With analytics_storage: denied, open DevTools Network tab and filter for google-analytics.com/g/collect. You should still see requests being made — these are the cookieless pings. They will not contain a _ga cookie value in the request headers. This confirms Advanced Consent Mode is functioning: tags fire in a privacy-preserving mode rather than being blocked entirely.

This is the most critical mistake. A GTM tag that sets consent defaults fires after GTM has already loaded — which means Google’s tags have already initialized without any consent state. By that point, it is too late. Consent defaults must be in a <script> tag that executes before GTM’s IIFE snippet.

Using granted as the default for EU traffic

Section titled “Using granted as the default for EU traffic”

Some implementations set 'analytics_storage': 'granted' as the default, relying on the CMP to immediately update to denied for users who have not consented. This creates a race condition and, under GDPR, likely constitutes tracking without consent.

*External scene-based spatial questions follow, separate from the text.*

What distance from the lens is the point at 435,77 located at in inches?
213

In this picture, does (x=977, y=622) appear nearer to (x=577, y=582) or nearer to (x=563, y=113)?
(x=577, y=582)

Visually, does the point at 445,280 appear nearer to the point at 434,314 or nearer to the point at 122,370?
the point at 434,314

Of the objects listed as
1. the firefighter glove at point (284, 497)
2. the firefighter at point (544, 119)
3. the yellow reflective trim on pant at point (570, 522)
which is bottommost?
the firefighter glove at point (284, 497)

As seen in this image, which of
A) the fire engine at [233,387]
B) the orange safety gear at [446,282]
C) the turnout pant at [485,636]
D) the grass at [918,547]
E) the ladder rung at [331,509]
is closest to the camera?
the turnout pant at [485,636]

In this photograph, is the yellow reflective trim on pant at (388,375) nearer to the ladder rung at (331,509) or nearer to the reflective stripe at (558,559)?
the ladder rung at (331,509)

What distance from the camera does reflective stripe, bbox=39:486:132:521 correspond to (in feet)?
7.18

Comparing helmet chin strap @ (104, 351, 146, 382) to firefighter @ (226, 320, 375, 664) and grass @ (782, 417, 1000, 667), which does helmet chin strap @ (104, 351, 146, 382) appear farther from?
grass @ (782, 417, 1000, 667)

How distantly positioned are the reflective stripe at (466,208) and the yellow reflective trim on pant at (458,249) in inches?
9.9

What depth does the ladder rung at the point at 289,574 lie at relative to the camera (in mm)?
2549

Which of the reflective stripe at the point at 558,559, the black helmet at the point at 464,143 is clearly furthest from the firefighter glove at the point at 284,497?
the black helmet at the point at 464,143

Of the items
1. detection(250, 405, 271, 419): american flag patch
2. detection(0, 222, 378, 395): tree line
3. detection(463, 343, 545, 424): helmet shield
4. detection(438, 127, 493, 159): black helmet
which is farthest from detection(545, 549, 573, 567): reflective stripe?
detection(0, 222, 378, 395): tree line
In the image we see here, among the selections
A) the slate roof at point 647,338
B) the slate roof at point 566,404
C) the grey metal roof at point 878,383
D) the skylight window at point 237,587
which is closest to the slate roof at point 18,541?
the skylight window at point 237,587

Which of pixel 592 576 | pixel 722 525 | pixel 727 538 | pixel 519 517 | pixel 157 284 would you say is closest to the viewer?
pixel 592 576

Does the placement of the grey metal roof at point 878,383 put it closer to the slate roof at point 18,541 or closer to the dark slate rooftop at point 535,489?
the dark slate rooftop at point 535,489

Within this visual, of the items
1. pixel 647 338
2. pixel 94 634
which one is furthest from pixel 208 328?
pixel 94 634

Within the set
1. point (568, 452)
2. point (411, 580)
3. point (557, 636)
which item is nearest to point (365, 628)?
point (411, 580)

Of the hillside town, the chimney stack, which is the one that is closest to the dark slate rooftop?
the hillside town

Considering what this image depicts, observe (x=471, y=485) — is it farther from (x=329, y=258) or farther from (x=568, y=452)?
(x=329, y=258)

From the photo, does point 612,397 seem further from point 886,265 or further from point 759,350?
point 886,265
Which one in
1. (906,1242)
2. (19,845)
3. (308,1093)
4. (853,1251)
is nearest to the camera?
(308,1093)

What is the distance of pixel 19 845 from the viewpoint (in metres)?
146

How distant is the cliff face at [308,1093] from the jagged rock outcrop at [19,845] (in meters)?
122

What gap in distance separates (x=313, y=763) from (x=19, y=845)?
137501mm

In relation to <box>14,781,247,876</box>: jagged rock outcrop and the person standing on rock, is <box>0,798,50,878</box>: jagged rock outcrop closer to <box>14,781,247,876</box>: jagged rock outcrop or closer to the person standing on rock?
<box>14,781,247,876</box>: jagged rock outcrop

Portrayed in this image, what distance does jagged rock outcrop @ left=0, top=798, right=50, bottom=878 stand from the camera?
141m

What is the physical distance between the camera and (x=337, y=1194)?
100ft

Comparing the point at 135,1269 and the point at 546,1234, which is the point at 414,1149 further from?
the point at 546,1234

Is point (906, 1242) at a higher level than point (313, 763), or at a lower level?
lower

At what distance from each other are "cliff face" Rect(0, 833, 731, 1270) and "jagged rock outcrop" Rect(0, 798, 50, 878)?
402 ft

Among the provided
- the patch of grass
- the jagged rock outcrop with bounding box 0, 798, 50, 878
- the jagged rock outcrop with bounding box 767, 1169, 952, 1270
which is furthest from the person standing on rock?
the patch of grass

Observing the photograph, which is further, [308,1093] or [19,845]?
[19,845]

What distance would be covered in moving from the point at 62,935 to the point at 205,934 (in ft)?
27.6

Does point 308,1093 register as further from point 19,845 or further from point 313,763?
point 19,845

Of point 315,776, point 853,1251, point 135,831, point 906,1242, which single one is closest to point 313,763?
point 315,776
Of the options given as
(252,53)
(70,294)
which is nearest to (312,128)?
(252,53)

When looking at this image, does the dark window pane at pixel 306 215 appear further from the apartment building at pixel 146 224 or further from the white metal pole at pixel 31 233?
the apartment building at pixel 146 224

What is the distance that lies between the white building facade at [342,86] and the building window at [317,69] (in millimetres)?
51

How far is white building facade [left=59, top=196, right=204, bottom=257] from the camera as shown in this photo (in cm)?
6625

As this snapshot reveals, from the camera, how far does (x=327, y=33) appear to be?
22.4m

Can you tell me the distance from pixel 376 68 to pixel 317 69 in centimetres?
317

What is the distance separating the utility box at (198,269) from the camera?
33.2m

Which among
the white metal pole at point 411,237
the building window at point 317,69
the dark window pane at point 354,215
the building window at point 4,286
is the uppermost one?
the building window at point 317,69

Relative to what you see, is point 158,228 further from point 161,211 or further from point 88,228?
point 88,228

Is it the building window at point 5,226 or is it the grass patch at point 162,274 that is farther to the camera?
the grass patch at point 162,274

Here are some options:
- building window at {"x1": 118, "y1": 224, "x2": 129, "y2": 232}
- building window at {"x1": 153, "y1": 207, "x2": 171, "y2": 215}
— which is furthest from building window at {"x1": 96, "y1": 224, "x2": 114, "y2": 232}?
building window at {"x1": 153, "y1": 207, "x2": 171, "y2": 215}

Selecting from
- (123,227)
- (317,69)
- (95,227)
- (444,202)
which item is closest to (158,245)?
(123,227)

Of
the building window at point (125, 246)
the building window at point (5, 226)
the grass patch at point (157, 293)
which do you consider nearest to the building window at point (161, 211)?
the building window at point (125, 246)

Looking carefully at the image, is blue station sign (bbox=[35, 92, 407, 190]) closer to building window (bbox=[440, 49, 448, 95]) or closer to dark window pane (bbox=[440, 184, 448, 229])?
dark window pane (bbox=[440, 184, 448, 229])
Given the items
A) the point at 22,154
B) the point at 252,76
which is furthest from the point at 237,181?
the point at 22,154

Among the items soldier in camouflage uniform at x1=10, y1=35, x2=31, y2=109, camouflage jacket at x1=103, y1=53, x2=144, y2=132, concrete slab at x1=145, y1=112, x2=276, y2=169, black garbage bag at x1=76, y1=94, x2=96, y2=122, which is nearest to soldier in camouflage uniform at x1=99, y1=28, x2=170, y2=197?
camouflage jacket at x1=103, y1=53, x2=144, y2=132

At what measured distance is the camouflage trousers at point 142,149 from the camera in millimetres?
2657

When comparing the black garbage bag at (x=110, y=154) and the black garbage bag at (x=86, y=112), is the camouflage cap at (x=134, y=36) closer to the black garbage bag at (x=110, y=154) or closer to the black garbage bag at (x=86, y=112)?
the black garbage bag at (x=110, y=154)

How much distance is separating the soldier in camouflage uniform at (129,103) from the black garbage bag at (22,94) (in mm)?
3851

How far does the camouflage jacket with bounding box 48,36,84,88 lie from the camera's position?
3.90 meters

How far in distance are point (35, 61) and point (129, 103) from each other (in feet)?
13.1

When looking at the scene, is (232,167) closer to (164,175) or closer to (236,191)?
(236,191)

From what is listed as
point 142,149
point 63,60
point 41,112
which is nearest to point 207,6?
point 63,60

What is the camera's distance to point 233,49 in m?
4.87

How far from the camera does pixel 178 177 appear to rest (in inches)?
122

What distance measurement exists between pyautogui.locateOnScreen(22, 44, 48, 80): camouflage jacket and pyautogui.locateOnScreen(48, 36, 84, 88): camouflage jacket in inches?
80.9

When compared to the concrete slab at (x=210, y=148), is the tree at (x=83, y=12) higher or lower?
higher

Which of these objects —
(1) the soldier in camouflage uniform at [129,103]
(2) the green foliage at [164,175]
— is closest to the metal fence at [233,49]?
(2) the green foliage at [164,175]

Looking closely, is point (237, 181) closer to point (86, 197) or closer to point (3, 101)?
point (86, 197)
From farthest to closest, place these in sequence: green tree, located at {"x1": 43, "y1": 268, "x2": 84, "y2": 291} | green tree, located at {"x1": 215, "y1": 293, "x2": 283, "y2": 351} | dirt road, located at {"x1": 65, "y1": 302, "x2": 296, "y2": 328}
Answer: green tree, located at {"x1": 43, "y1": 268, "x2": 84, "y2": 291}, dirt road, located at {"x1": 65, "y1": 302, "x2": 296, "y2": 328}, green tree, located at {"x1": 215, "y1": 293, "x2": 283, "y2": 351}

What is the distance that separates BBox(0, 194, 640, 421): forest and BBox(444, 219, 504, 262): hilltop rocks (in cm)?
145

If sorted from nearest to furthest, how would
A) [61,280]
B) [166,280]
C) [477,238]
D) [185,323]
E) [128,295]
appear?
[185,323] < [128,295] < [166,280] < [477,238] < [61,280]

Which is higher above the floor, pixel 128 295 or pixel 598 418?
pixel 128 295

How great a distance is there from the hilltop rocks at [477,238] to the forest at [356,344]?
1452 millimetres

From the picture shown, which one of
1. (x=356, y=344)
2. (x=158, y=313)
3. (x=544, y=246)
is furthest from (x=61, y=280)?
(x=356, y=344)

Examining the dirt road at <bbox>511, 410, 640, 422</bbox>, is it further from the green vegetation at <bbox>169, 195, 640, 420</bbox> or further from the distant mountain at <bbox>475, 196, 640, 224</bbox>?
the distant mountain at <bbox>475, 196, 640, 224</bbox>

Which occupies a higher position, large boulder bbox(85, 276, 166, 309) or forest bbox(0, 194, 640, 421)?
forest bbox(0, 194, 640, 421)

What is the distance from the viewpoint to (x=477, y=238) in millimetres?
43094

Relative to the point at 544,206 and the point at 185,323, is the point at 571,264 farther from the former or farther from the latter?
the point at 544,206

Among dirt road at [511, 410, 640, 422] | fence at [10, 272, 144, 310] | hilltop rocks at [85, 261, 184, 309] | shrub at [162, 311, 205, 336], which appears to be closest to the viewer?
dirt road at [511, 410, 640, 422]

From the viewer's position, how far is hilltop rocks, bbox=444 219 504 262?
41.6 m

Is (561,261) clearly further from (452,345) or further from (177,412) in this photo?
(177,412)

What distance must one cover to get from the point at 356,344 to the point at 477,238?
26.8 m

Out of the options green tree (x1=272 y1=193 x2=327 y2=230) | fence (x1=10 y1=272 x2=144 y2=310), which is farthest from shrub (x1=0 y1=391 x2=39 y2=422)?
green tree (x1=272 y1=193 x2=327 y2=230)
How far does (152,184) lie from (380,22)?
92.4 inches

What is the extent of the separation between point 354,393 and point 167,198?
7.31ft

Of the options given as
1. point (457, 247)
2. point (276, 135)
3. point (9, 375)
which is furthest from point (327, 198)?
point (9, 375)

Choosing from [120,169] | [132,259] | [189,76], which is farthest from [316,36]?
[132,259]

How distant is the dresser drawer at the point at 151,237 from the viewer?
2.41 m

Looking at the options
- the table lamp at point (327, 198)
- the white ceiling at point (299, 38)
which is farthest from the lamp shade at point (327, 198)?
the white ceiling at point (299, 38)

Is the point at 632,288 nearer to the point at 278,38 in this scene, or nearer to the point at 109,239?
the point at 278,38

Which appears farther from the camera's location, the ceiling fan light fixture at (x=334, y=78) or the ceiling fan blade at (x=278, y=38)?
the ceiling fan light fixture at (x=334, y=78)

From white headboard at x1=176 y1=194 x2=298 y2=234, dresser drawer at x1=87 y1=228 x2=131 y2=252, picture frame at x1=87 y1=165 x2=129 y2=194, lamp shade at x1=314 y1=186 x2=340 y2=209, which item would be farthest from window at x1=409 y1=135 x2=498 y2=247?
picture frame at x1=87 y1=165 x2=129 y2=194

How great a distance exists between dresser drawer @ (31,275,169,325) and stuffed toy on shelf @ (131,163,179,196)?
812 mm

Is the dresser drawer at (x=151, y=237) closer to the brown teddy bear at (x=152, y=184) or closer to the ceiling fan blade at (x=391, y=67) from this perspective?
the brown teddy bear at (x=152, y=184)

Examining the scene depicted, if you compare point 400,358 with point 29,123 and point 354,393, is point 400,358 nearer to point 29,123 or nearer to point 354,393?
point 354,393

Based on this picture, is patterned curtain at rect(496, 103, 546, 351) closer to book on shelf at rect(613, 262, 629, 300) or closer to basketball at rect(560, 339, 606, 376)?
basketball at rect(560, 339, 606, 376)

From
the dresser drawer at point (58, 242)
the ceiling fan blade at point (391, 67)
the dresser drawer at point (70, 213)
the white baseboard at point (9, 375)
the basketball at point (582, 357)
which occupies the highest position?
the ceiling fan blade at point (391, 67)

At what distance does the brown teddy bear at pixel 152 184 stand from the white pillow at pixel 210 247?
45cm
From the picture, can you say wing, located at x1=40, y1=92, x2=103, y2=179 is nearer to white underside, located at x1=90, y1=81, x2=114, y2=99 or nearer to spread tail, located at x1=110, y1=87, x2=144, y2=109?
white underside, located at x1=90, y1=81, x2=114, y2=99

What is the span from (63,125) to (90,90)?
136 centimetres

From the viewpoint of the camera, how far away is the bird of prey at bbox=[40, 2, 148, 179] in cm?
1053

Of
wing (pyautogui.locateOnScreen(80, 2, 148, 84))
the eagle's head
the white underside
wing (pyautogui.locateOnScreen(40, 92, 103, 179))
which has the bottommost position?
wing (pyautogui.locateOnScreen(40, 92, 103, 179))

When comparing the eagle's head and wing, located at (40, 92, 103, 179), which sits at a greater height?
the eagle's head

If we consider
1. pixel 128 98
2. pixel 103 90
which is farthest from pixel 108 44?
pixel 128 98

Default to denied for all potentially privacy-sensitive parameters.

Forgetting ad_user_data and ad_personalization

Section titled “Forgetting ad_user_data and ad_personalization”

These two parameters were added in Consent Mode v2. If you implemented Consent Mode before mid-2023, your implementation is missing them. Google began enforcing v2 requirements for EEA ad serving on March 6, 2024. Check that both are in your defaults and your update calls.

First-time visitors are straightforward — they see the banner and make a choice. Returning visitors are trickier. Their consent is stored, so the banner does not appear, but the consent update must still fire before wait_for_update expires. Test by clearing your site’s cookies, consenting, reloading, and verifying in the Network tab that GA4 cookies are present on the second load (if analytics was granted).